Notably, Kisumu matters geographically. The city sits close to the borders of Uganda, Tanzania, and Rwanda. Therefore, the developers we trained there are not just local talent. They are the seed of a regional builder cluster. Furthermore, the bootcamp wrapped up just two weeks before the Bitcoin Nairobi Conference, giving graduates a direct runway from their first Lightning code into one of Africa’s biggest Bitcoin rooms.

Africa Free Routing has now trained developers across more than a dozen countries on the continent. However, every new city we enter feels like the first time. The hunger in that room in Kisumu was real.

The Bitcoin Payments Retreat with Minmo and HRF

Between the bootcamp and the main conferences, I had the privilege of attending the Bitcoin Payments Retreat, hosted by Minmo in partnership with the Human Rights Foundation. This was a smaller, more intimate gathering, and precisely because of that, the conversations went deeper.

Specifically, the retreat brought together people building the future of Bitcoin payments: wallet developers, Lightning infrastructure engineers, merchant tooling builders, and advocates working on financial freedom in high-risk environments. As a result, the discussions were honest about both the opportunities and the hard problems still to solve.

For me, the retreat was a reminder that Bitcoin’s payment layer is still early. The tools are getting better fast. However, the gap between “this works technically” and “this works for a grandmother in Kisumu” is still real, and closing it requires both engineering and education.

Bitcoin++ Nairobi: Lightning Education as Infrastructure

Speaking at Bitcoin++ Nairobi (June 17–19 at the Pride Inn Azure, Westlands) was a genuine privilege. This was the first Bitcoin++ event on African soil — the Open Source Edition. Therefore, the audience was exactly the kind I find most energising: developers, contributors, and builders who came to ship, not to speculate.

My session made a single argument: Lightning developer education is not a nice-to-have. It is infrastructure.

Specifically, protocols alone are not enough. We need developers who understand them, communities that support them, and educational programs that continuously grow the talent building on Bitcoin. In Africa, that pipeline does not yet exist at the scale the continent needs. Therefore, programs like Africa Free Routing’s bootcamps are not supplementary.
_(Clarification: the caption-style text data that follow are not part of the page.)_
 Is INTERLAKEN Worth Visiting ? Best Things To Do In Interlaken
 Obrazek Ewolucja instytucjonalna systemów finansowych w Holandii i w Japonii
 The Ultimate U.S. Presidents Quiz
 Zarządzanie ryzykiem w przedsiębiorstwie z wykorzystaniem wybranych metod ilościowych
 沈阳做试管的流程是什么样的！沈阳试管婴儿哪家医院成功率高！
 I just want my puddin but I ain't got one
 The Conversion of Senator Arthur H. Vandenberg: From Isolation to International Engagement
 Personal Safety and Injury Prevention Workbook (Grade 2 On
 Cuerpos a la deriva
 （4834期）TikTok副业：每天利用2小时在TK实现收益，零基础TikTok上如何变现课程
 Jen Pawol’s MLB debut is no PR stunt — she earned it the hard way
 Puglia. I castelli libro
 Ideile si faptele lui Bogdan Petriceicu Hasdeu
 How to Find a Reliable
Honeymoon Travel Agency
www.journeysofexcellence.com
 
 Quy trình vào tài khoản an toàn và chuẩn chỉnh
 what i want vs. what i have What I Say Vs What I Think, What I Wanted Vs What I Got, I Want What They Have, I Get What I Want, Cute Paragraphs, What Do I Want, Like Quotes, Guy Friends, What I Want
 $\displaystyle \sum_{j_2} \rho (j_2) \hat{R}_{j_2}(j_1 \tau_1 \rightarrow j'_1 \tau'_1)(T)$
They are foundational.

It was encouraging to see so much genuine interest in that conversation, from African developers and from international builders who are increasingly paying attention to what is happening on this continent.

Bitcoin Nairobi Conference: Explaining Lightning to the Next Wave

The following week, I spoke at the Bitcoin Nairobi Conference (June 24–26, ASK Dome, Jamhuri Park). My session there had a different focus. Specifically, it was aimed at helping people understand how the Lightning Network actually works and why it matters for Bitcoin adoption.
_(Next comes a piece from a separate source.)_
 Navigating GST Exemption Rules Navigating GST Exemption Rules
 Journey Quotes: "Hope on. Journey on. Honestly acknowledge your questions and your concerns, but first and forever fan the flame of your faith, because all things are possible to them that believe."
I genuinely enjoy those sessions. There is something satisfying about watching the moment when Lightning clicks for someone, when they move from “I’ve heard of it” to “I understand why it exists.” The questions and discussions that followed were sharp and enthusiastic. Furthermore, the closing day’s guided walk through Afribit Kibera’s Bitcoin Valley put everything we had discussed on stage into living context.

Kibera is not a case study. It is proof of work.

The people made the trip

Beyond every event and session, the best part of three weeks in Kenya was simpler: the people.
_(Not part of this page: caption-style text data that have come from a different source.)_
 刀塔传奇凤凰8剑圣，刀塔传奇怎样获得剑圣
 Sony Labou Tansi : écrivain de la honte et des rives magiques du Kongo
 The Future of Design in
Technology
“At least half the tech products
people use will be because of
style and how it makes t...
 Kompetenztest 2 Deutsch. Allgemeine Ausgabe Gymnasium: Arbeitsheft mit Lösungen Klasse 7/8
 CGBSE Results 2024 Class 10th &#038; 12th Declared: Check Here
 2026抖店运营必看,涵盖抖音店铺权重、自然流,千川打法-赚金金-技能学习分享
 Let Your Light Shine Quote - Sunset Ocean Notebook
Reconnecting with friends I have built relationships with over years of shared work in the African Bitcoin ecosystem. Meeting new builders, educators, and community organisers whose names I had only known from Telegram groups and X threads. Every conversation reminded me how genuinely collaborative and welcoming this community is. The relationships we build are just as valuable as the technology we are creating.

And to top it all off, I had the joy of celebrating the wedding of two wonderful friends, Mary and Jodom. It was a beautiful, warm celebration, and a perfect way to close out an unforgettable stretch.